According to Dr. Richert, the task force was assembled to include “people who have been recipients of AIHP awards, have been long-time members of AIHP, and, in some cases, have held or hold leadership positions at AIHP.” He added that the task force addressed how the “awards system was conceived and functioned” and that the recommendations of the task force will modernize the Institute’s awards program. Task force members shared the view that “awards are a significant part of the Institute’s mission,” he stated.
Explaining changes to the George Urdang Medal, Dr. Richert said that most historians in the field have come to view the Urdang Medal as a lifetime achievement award, and the new protocol simply aligns the award’s stated purpose with its understanding in the field. Task force members also believed that offering a lifetime achievement award in the name of George Urdang, the founding Director of AIHP, is a fitting way for the Institute to both memorialize Professor Urdang and to honor scholars who, like him, devote their professional lives to studying the history pharmacy and pharmaceuticals.
Dr. Richert also noted that the Urdang Medal and the Edward Kremers Award had previously served largely duplicative purposes, differentiated only by the Kremers Award’s US citizenship restrictions. “Citizenship will be taken out of the equation,” he said, and the approved changes mean that “the Kremers Award will celebrate great writing in the history of pharmacy and pharmaceuticals from all across the globe.”

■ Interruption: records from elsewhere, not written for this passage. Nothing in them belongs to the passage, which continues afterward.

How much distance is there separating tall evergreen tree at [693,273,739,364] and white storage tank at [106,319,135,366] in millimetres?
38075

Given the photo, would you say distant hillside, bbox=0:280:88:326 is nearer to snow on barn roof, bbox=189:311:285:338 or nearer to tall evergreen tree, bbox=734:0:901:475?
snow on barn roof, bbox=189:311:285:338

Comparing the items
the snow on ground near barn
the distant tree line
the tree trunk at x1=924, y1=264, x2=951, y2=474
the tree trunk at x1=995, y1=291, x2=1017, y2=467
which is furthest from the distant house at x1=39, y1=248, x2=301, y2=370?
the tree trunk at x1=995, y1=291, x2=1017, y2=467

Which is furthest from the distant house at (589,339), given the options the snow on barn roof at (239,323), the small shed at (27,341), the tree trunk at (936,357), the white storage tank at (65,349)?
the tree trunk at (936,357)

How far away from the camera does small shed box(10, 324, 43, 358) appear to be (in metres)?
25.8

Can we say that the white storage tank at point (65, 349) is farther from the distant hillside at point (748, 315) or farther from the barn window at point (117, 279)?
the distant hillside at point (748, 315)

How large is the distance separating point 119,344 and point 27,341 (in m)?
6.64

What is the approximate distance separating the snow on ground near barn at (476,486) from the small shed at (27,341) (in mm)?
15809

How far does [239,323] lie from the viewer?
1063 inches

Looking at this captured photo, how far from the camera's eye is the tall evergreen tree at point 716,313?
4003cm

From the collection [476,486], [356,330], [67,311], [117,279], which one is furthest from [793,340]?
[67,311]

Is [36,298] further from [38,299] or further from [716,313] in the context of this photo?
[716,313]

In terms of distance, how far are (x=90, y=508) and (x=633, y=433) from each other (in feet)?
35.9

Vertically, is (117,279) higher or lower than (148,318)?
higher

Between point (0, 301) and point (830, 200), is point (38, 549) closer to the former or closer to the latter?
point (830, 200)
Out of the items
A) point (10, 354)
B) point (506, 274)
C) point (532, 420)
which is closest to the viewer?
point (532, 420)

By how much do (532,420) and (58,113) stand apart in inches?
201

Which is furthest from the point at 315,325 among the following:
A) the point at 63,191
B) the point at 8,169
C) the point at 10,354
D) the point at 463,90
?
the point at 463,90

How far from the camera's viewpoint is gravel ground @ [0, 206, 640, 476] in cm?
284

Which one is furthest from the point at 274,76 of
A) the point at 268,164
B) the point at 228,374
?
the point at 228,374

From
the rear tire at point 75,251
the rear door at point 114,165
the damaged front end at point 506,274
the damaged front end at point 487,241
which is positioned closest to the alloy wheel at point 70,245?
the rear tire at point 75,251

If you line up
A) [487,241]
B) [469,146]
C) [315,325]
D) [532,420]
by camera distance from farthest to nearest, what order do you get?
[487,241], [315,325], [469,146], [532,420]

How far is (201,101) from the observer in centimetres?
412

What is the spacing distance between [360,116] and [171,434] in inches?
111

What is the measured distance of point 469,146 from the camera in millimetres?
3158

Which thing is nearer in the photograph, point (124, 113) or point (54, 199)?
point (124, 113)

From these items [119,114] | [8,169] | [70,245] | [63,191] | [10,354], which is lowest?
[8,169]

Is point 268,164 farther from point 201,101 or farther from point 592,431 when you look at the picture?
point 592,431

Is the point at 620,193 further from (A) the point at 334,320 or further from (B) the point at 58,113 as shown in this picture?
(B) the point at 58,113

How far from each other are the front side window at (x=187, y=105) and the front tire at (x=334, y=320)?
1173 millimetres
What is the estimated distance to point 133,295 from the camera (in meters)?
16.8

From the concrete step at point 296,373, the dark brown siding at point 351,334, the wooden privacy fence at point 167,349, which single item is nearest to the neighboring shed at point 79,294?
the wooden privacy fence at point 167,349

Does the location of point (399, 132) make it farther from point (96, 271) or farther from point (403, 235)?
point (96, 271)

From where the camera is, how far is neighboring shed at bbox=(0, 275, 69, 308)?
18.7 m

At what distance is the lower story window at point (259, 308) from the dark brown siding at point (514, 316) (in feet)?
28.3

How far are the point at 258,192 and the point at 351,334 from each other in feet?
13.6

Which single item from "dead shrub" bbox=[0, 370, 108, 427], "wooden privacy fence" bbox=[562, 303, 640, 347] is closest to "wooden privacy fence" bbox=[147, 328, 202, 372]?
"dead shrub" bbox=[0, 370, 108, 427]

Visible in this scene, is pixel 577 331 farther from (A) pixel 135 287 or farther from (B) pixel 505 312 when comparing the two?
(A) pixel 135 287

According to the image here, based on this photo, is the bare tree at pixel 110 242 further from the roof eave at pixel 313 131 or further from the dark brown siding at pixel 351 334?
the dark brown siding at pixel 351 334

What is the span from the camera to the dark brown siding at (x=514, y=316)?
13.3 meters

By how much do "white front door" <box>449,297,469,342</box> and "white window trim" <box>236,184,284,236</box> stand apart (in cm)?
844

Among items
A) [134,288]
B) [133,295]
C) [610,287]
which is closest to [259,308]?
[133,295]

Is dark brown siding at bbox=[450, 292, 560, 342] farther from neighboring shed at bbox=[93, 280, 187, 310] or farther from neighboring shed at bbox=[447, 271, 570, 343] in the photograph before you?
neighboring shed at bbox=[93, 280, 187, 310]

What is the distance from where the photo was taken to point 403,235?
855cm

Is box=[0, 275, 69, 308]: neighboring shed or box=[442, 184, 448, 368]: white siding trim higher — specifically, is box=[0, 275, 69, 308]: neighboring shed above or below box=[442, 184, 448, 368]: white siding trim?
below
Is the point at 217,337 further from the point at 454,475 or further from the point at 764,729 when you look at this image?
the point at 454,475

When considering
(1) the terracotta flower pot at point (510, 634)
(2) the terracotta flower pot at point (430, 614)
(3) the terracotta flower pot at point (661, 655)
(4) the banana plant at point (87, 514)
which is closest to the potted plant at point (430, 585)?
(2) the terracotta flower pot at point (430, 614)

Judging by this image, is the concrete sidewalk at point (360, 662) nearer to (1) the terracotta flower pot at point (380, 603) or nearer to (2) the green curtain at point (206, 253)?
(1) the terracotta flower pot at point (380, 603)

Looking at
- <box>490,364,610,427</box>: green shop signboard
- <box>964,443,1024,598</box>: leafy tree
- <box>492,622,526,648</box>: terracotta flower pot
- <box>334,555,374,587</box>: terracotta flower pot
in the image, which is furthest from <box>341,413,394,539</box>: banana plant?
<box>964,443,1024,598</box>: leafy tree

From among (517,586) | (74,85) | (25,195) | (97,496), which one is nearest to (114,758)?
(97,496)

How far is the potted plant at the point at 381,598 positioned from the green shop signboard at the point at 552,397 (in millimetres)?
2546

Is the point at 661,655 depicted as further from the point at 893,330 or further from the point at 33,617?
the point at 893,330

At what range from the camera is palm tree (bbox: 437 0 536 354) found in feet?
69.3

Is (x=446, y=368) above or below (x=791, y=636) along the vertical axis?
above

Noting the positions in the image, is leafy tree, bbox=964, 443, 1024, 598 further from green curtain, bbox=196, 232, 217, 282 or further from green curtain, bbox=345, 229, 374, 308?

As originally established in 2015, the AIHP Glenn Sonnedecker Prize annually recognized the best published article about the history of some facet of pharmacy practice or pharmacy education in the United States. According to Richert, “the task force concluded that the Sonnedecker Prize had a worthy purpose, but relatively few articles were eligible for the award due to its focus.” The task force also concluded that an annual writing competition designed to generate manuscripts for AIHP’s academic journal would better advance the Institute’s mission and better honor Professor Glenn Sonnedecker, the founding editor of Pharmacy in History and namesake of the Sonnedecker Prize.
Dr. Richert added that, although the new Sonnedecker Prize will be open to writers of any age, the Institute particularly hopes that it will attract submissions from graduate students and early career researchers interested in the history of pharmacy and pharmaceuticals.
AIHP’s Board also approved a task force recommendation addressing the topical scope of the Institute’s awards program. AIHP’s awards and prizes are limited to work in the “field of the history of pharmacy and pharmaceuticals,” but the Board-approved protocol governing the Institute’s awards program states that the term “is broadly defined to encompass the history of all aspects (whether social, cultural, intellectual, economic, legal, or otherwise) of the science and practice of pharmacy and the development, use, and regulation of drugs, medicines, and pharmaceuticals.”
The approved changes to AIHP’s awards program will take effect January 1, 2021.